[Parte de um arquivo de dados]
————————
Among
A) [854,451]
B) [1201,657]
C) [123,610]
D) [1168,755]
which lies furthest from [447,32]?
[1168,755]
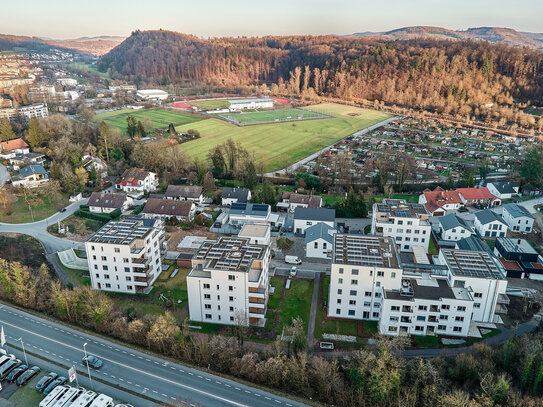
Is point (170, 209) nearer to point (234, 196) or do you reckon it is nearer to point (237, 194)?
point (234, 196)

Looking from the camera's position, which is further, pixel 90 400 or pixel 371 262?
pixel 371 262

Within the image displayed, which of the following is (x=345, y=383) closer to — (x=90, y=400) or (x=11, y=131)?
(x=90, y=400)

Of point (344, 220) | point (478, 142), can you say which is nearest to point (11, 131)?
point (344, 220)

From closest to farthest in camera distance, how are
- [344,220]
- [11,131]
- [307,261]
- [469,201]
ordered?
[307,261]
[344,220]
[469,201]
[11,131]

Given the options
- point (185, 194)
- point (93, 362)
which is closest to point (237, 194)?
point (185, 194)

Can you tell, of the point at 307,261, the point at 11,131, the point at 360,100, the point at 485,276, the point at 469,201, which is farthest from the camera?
the point at 360,100

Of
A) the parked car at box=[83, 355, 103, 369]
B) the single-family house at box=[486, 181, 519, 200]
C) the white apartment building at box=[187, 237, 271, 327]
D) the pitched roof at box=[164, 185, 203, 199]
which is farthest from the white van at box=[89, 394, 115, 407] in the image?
the single-family house at box=[486, 181, 519, 200]

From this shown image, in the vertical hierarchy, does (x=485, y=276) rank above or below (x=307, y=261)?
above

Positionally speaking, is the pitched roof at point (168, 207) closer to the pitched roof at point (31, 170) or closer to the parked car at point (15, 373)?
the pitched roof at point (31, 170)

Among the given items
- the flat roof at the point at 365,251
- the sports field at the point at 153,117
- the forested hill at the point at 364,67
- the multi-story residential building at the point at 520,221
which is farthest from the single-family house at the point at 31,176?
the forested hill at the point at 364,67
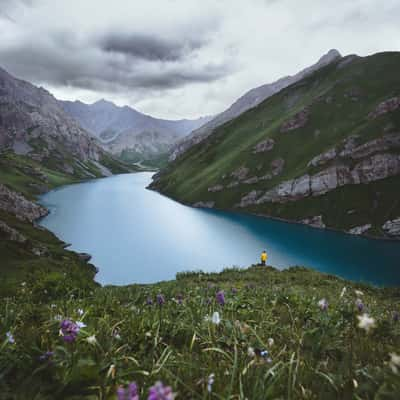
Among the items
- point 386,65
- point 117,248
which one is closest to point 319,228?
point 117,248

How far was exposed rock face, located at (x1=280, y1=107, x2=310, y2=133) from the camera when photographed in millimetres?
147000

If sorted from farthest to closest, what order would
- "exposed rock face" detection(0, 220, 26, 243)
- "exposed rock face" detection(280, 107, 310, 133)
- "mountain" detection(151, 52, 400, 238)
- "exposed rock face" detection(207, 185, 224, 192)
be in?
1. "exposed rock face" detection(280, 107, 310, 133)
2. "exposed rock face" detection(207, 185, 224, 192)
3. "mountain" detection(151, 52, 400, 238)
4. "exposed rock face" detection(0, 220, 26, 243)

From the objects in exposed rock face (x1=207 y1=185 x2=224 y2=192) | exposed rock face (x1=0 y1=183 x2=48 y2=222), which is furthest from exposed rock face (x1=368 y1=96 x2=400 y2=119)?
exposed rock face (x1=0 y1=183 x2=48 y2=222)

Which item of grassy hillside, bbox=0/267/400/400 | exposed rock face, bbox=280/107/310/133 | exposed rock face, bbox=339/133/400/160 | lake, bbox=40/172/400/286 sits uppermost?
exposed rock face, bbox=280/107/310/133

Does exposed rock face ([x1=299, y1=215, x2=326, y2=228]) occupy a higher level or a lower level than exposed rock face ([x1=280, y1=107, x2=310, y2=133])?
lower

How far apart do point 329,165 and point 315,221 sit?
88.8 feet

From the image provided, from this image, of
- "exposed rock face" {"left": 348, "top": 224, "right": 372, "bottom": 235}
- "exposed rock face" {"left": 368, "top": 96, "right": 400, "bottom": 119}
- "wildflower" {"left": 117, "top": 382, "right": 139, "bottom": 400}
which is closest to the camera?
"wildflower" {"left": 117, "top": 382, "right": 139, "bottom": 400}

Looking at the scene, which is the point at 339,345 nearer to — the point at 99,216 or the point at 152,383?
the point at 152,383

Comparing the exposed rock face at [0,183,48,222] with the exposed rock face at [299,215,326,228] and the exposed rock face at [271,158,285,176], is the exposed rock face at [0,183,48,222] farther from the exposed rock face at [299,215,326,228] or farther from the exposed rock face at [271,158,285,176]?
the exposed rock face at [271,158,285,176]

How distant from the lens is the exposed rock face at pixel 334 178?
99.1 metres

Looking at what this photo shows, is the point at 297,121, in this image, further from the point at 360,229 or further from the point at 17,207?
the point at 17,207

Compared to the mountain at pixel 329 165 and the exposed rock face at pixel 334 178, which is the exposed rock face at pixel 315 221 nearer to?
the mountain at pixel 329 165

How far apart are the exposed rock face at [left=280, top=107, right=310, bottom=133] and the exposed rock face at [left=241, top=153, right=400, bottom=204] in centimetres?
4473

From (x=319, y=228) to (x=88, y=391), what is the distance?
4035 inches
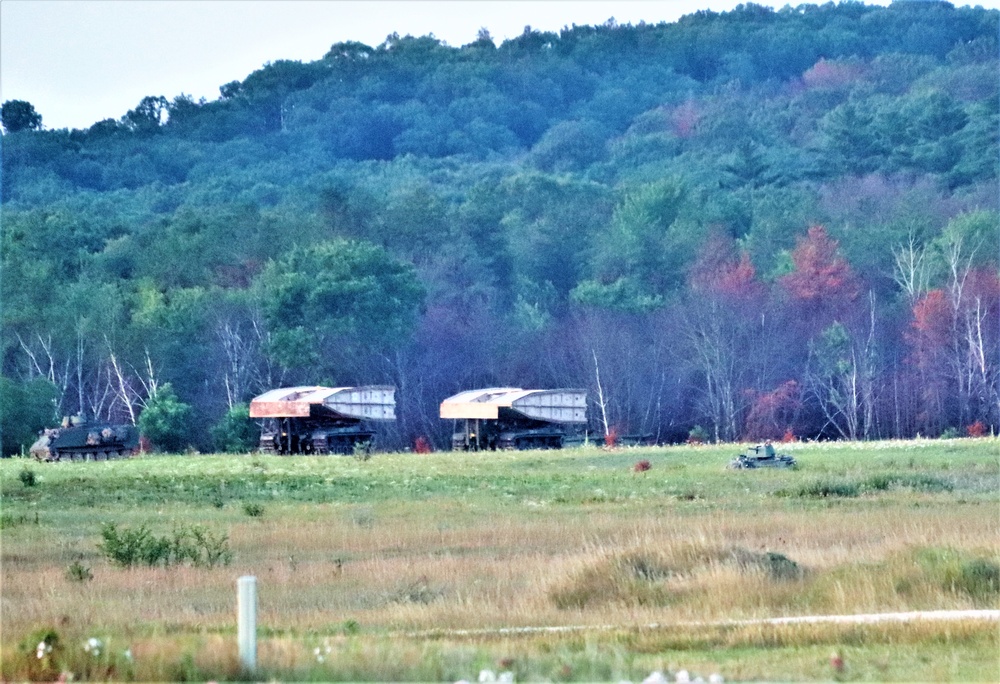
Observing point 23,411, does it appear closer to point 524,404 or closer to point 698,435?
point 524,404

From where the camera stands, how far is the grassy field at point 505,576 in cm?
1307

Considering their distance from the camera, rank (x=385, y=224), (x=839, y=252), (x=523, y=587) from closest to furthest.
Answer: (x=523, y=587) < (x=839, y=252) < (x=385, y=224)

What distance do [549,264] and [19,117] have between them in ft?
134

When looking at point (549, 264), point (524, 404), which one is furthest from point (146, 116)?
point (524, 404)

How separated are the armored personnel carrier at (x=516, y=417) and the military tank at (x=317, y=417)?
11.3 feet

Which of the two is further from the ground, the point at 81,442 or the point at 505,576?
the point at 81,442

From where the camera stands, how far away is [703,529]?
78.7 ft

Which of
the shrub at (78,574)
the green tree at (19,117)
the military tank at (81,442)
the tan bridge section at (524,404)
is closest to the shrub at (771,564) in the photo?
the shrub at (78,574)

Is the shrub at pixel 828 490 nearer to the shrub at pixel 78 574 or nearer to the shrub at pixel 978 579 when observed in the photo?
the shrub at pixel 978 579

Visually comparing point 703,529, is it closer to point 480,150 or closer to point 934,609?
point 934,609

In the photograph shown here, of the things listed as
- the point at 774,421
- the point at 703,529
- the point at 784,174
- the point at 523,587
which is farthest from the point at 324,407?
the point at 784,174

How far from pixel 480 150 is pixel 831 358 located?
79541 millimetres

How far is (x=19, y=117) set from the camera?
108438 millimetres

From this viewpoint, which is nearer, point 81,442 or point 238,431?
point 81,442
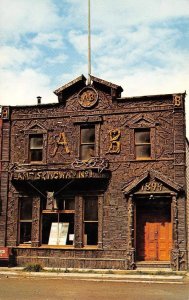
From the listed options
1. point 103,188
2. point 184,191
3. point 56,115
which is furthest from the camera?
point 56,115

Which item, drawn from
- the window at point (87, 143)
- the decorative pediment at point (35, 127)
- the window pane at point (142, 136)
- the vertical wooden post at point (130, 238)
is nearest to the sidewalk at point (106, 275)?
the vertical wooden post at point (130, 238)

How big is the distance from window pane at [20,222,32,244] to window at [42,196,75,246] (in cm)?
75

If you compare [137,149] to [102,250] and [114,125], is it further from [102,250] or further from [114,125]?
[102,250]

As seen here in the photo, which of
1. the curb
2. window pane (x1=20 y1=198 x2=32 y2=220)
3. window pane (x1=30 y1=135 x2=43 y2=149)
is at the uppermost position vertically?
window pane (x1=30 y1=135 x2=43 y2=149)

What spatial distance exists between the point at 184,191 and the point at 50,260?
286 inches

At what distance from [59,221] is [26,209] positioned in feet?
————————
Transcreva todas as linhas acima sem alterar nada, mas deixe de fora as imagens.

Among
A) [854,451]
B) [1201,657]
C) [123,610]
D) [1168,755]
which lies furthest from [447,32]?
[1168,755]
Is point (170, 209) nearer to point (234, 196) or do you reckon it is nearer to point (237, 194)?
point (234, 196)

Looking from the camera's position, which is further, pixel 90 400 or pixel 371 262?
pixel 371 262

Within the image displayed, which of the following is (x=345, y=383) closer to — (x=90, y=400) or (x=11, y=131)?
(x=90, y=400)

Of point (344, 220) | point (478, 142), can you say which is nearest to point (11, 131)?
point (344, 220)

From closest to farthest in camera distance, how are
- [344,220]
- [11,131]
- [307,261]
- [469,201]
ordered?
[307,261]
[344,220]
[469,201]
[11,131]

Given the options
- point (185, 194)
- point (93, 362)
which is closest to point (237, 194)?
point (185, 194)

Can you tell, of the point at 307,261, the point at 11,131, the point at 360,100, the point at 485,276, the point at 469,201, which is farthest from the camera?
the point at 360,100

Of
A) the parked car at box=[83, 355, 103, 369]
B) the single-family house at box=[486, 181, 519, 200]
C) the white apartment building at box=[187, 237, 271, 327]
D) the pitched roof at box=[164, 185, 203, 199]
which is farthest from the white van at box=[89, 394, 115, 407] in the image?
the single-family house at box=[486, 181, 519, 200]

From this shown image, in the vertical hierarchy, does (x=485, y=276) rank above or below (x=307, y=261)?
above

Positionally speaking, is the pitched roof at point (168, 207) closer to the pitched roof at point (31, 170) or closer to the parked car at point (15, 373)?
the pitched roof at point (31, 170)

Among the given items
- the flat roof at the point at 365,251
- the sports field at the point at 153,117
- the forested hill at the point at 364,67
- the multi-story residential building at the point at 520,221
which is farthest from the single-family house at the point at 31,176?
the forested hill at the point at 364,67
Among the items
- point 386,65
- point 117,248
which one is closest to point 319,228?
point 117,248

How far was exposed rock face, located at (x1=280, y1=107, x2=310, y2=133) from the camera when photographed in millimetres?
147000

If sorted from farthest to closest, what order would
- "exposed rock face" detection(0, 220, 26, 243)
- "exposed rock face" detection(280, 107, 310, 133)
- "mountain" detection(151, 52, 400, 238)
- "exposed rock face" detection(207, 185, 224, 192)
be in?
1. "exposed rock face" detection(280, 107, 310, 133)
2. "exposed rock face" detection(207, 185, 224, 192)
3. "mountain" detection(151, 52, 400, 238)
4. "exposed rock face" detection(0, 220, 26, 243)

From the objects in exposed rock face (x1=207 y1=185 x2=224 y2=192) | exposed rock face (x1=0 y1=183 x2=48 y2=222), which is furthest from exposed rock face (x1=368 y1=96 x2=400 y2=119)?
exposed rock face (x1=0 y1=183 x2=48 y2=222)

Which item of grassy hillside, bbox=0/267/400/400 | exposed rock face, bbox=280/107/310/133 | exposed rock face, bbox=339/133/400/160 | lake, bbox=40/172/400/286 sits uppermost?
exposed rock face, bbox=280/107/310/133

Does exposed rock face ([x1=299, y1=215, x2=326, y2=228]) occupy a higher level or a lower level than exposed rock face ([x1=280, y1=107, x2=310, y2=133])?
lower

How far apart do point 329,165 and point 315,221 sit?
88.8 feet

From the image provided, from this image, of
- "exposed rock face" {"left": 348, "top": 224, "right": 372, "bottom": 235}
- "exposed rock face" {"left": 368, "top": 96, "right": 400, "bottom": 119}
- "wildflower" {"left": 117, "top": 382, "right": 139, "bottom": 400}
which is closest to the camera?
"wildflower" {"left": 117, "top": 382, "right": 139, "bottom": 400}

Looking at the scene, which is the point at 339,345 nearer to — the point at 99,216 or the point at 152,383?
the point at 152,383

Comparing the exposed rock face at [0,183,48,222] with the exposed rock face at [299,215,326,228] and the exposed rock face at [271,158,285,176], is the exposed rock face at [0,183,48,222] farther from the exposed rock face at [299,215,326,228] or farther from the exposed rock face at [271,158,285,176]?
the exposed rock face at [271,158,285,176]

How distant from the lens is the exposed rock face at pixel 334 178?
99.1 metres

Looking at what this photo shows, is the point at 297,121, in this image, further from the point at 360,229 or further from the point at 17,207?
the point at 17,207

Compared to the mountain at pixel 329 165 and the exposed rock face at pixel 334 178, which is the exposed rock face at pixel 315 221 nearer to?
the mountain at pixel 329 165

How far apart are the exposed rock face at [left=280, top=107, right=310, bottom=133] and the exposed rock face at [left=241, top=153, right=400, bottom=204] in centimetres?
4473

From (x=319, y=228) to (x=88, y=391), what is the distance?
4035 inches
Observing point 23,411, does it appear closer to point 524,404 or closer to point 698,435?
point 524,404

From where the camera stands, how far is the grassy field at point 505,576 in cm?
1307

Considering their distance from the camera, rank (x=385, y=224), (x=839, y=252), (x=523, y=587) from closest to furthest.
Answer: (x=523, y=587) < (x=839, y=252) < (x=385, y=224)

What distance do [549,264] and [19,117] have between them in ft?
134

When looking at point (549, 264), point (524, 404), which one is furthest from point (146, 116)?
point (524, 404)

How separated are the armored personnel carrier at (x=516, y=417) and the military tank at (x=317, y=417)?
11.3 feet

Which of the two is further from the ground, the point at 81,442 or the point at 505,576?
the point at 81,442

From where the camera stands, how far away is [703,529]?
78.7 ft

Which of
the shrub at (78,574)
the green tree at (19,117)
the military tank at (81,442)
the tan bridge section at (524,404)
is closest to the shrub at (771,564) in the photo?
the shrub at (78,574)

Is the shrub at pixel 828 490 nearer to the shrub at pixel 78 574 or nearer to the shrub at pixel 978 579 when observed in the photo?
the shrub at pixel 978 579

Visually comparing point 703,529, is it closer to point 480,150 or closer to point 934,609?
point 934,609

In the photograph shown here, of the things listed as
- the point at 774,421
- the point at 703,529
- the point at 784,174
- the point at 523,587
which is farthest from the point at 324,407?
the point at 784,174

How far from pixel 480 150 is pixel 831 358 located?
79541 millimetres

How far is (x=19, y=117) set from the camera?
108438 millimetres

From this viewpoint, which is nearer, point 81,442 or point 238,431?
point 81,442
From the listed options
1. point 103,188
2. point 184,191
3. point 56,115
which is furthest from the camera?
point 56,115

Which item, drawn from
- the window at point (87, 143)
- the decorative pediment at point (35, 127)
- the window pane at point (142, 136)
- the vertical wooden post at point (130, 238)
is nearest to the sidewalk at point (106, 275)?
the vertical wooden post at point (130, 238)

How big is the distance from window pane at [20,222,32,244] to window at [42,196,75,246] (in cm)?
75

If you compare [137,149] to [102,250] and [114,125], is it further from [102,250] or further from [114,125]?
[102,250]

As seen here in the photo, which of
1. the curb
2. window pane (x1=20 y1=198 x2=32 y2=220)
3. window pane (x1=30 y1=135 x2=43 y2=149)
is at the uppermost position vertically?
window pane (x1=30 y1=135 x2=43 y2=149)

What spatial distance exists between the point at 184,191 and the point at 50,260?
286 inches

At what distance from [59,221] is [26,209] positioned in feet?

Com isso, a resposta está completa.